Question

Check if the function is continuous.

Answer 1

\[f(x) = \left\{ {{{x^2 + 6x - 16} \over {x^2 + x -6}}, x \neq 2} \right\}\]
\[{7x - 4}, x =2\]

Answer 2

I can't order the brackets

Answer 3

x^2+x-6=(x+3)(x-2) x^2+6x-16 doesn't have either factor so the limit does not exsit at -3 and 2 so the function is not continuous at either x

Answer 4

oh x=2 is defined for 7x-4

Answer 5

still since the limit doesn't exist at x=2 then f is not continuous there

Answer 6

yeap. sorry for that.

Answer 7

Oh!
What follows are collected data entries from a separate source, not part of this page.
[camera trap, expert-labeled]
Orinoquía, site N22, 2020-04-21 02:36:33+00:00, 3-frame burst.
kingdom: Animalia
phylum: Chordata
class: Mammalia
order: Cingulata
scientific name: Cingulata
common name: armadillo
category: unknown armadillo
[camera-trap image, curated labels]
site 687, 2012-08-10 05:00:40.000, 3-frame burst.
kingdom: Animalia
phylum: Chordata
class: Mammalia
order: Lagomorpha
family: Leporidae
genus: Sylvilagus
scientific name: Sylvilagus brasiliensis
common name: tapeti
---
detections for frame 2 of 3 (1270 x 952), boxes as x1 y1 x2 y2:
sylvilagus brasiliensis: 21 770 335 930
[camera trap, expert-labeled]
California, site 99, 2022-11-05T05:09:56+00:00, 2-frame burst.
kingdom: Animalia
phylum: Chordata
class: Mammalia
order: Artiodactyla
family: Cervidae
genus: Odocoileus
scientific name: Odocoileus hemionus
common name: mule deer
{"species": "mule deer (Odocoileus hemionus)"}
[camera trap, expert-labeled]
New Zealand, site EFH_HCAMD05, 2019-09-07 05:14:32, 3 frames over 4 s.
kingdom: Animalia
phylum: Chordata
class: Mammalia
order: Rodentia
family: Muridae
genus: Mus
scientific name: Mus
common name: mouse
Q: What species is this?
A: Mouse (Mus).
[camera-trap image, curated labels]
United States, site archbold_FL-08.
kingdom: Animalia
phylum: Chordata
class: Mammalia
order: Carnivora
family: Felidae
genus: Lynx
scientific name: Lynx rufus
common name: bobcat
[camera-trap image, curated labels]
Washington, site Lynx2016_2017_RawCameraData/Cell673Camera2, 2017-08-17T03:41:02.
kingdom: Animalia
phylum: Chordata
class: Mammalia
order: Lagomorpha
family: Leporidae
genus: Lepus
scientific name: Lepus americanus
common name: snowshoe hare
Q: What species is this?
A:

OK! Thanks.

Answer 8

all you have to do is make sure the limit exists and the limx->af(x)=f(a) then f is continuous at x=a

Answer 9

\[\lim_{x\rightarrow 2}f(x)=\lim_{x\rightarrow 2}\frac{x^2+6x-16}{x^2+x-6}=\lim_{x\rightarrow 2}\frac{(x+8)(x-2)}{(x+3)(x-2)}=\lim_{x\rightarrow 2}\frac{x+8}{x+3}=2\]
\[f(2)=7\cdot 2-4=10\]
\[\lim_{x\rightarrow 2}f(x)\neq f(2)\Rightarrow f(x)\quad not\enspace continuous\]

Answer 10

Thanks!